GPT-3 was a huge marker of a step forward in AGI research, and since the model’s launch, several large language models have been developed. So much so that large language models have easily become one of the key innovations of the decade. However, despite the several popular models that have been created, these language models are far from easy. In a recent NVIDIA talk during NVIDIA GTC Conference, Meriem Bendris and Miguel Martinez, Senior Deep Learning Data Scientists at NVIDIA, discussed the various aspects of building a large language model from scratch.
Transformer based models
While the past three years have seen a growth in transformer-based models, it has also witnessed a double increase in its complexity. For instance, GPT -3’s 175 billion parameters require almost three terabytes of memory footprint.
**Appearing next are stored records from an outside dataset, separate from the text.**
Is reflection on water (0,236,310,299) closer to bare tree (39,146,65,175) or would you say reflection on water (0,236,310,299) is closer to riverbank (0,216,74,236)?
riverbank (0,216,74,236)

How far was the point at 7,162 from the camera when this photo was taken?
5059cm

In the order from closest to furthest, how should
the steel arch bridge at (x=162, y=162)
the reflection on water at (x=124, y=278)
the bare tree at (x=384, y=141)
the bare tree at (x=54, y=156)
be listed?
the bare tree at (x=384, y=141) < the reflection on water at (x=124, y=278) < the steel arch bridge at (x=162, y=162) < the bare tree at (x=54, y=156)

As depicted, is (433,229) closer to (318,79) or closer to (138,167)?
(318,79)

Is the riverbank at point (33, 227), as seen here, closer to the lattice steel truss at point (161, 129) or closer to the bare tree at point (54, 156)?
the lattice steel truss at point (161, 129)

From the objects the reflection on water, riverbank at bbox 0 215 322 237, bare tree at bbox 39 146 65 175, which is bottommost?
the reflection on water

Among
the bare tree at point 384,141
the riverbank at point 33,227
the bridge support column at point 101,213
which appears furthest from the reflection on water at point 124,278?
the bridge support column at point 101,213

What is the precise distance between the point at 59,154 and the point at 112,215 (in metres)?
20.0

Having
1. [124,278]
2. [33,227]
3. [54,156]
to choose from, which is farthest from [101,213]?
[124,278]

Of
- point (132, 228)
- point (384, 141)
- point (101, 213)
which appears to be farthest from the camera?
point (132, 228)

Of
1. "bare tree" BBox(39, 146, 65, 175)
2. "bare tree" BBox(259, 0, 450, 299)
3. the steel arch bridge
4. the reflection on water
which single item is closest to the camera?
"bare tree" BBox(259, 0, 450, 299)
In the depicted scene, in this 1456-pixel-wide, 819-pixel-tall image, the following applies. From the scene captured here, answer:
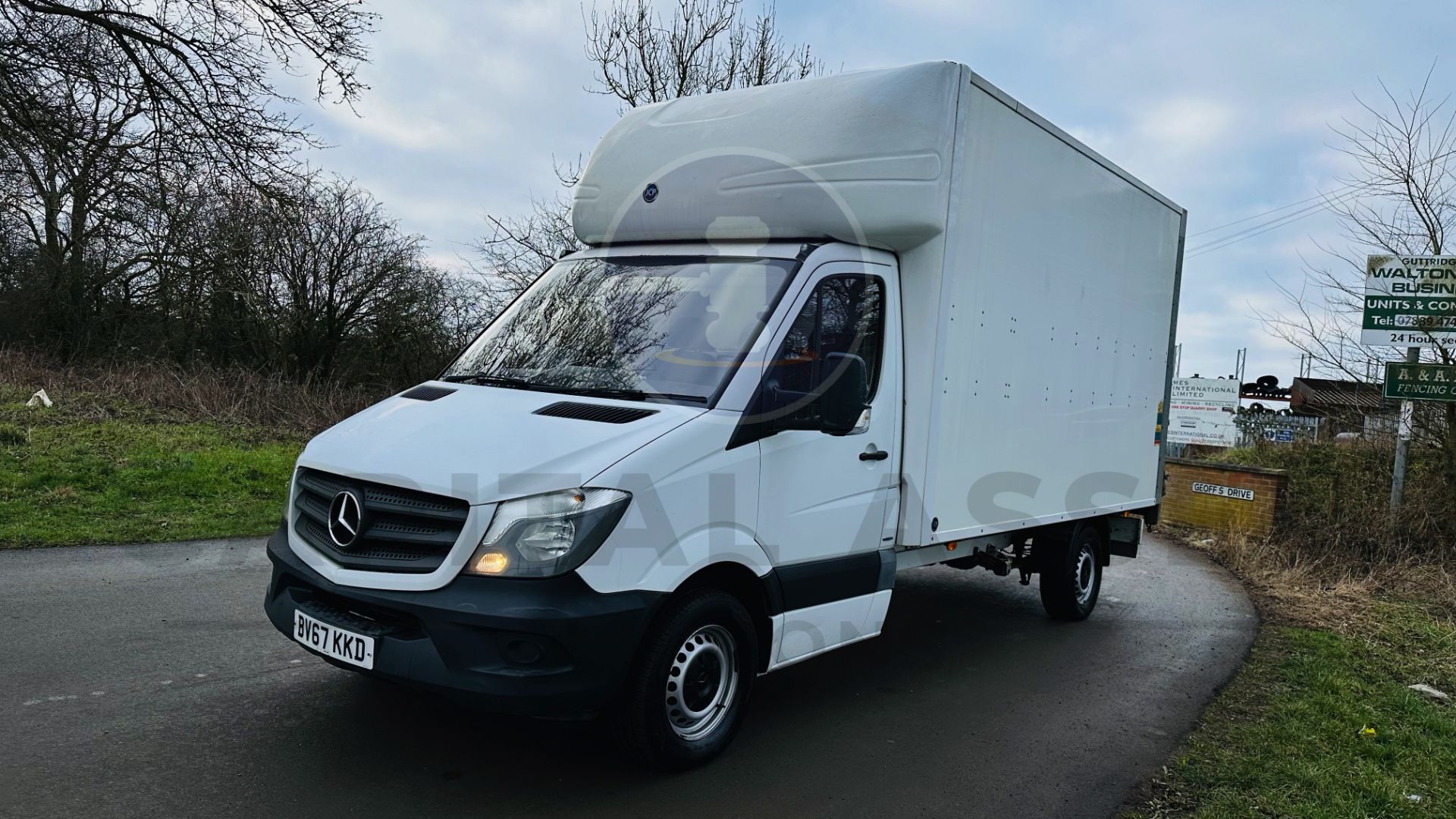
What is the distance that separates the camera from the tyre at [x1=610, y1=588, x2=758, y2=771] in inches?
157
Such cases lead to three major challenges:
- Efficiently collecting and storing the training data
- Creating algorithms or hardware adapted to limited training on several machines
- Efficiently deploying the machine in real applications
Miguel spoke about the scalable and predictable nature of deep learning, where, theoretically, we can achieve any arbitrary performance if exposed to enough data. But due to the increasing model size, it becomes harder to control model loss – that is usually very expensive. Here, NLP benefits from models with large parameters, data set and training time. Today, beyond the performance, language models also can solve NLP problems on zero-shot mode and query the model with a prompt.
Larger language models are more capable of taking advantage of zero-shot learning capabilities, explained Meriem. Additionally, prompt tuning can achieve stronger performance. These lead to a fundamental shift in developing language models for NLP.
The new NLP approach is to develop large scale language models trained using multiple text resources. Then, with a little effort, query the prompt to get the answers. The team demonstrated this model on an animated version of Jensen answering questions it was not trained to answer, but the training approach allowed him to do so.
A recurring problem is the inability to use NLP technologies in many local languages. Most large language models work perfectly only when the tasks are in English. Miguel discussed how businesses could leverage NLP for local language tasks. Businesses can benefit through tasks such as chatbots, machine translation, document classification and automatic transcription. In the talk, the researchers detailed creating two language models that work on French and Spanish and explained their processes.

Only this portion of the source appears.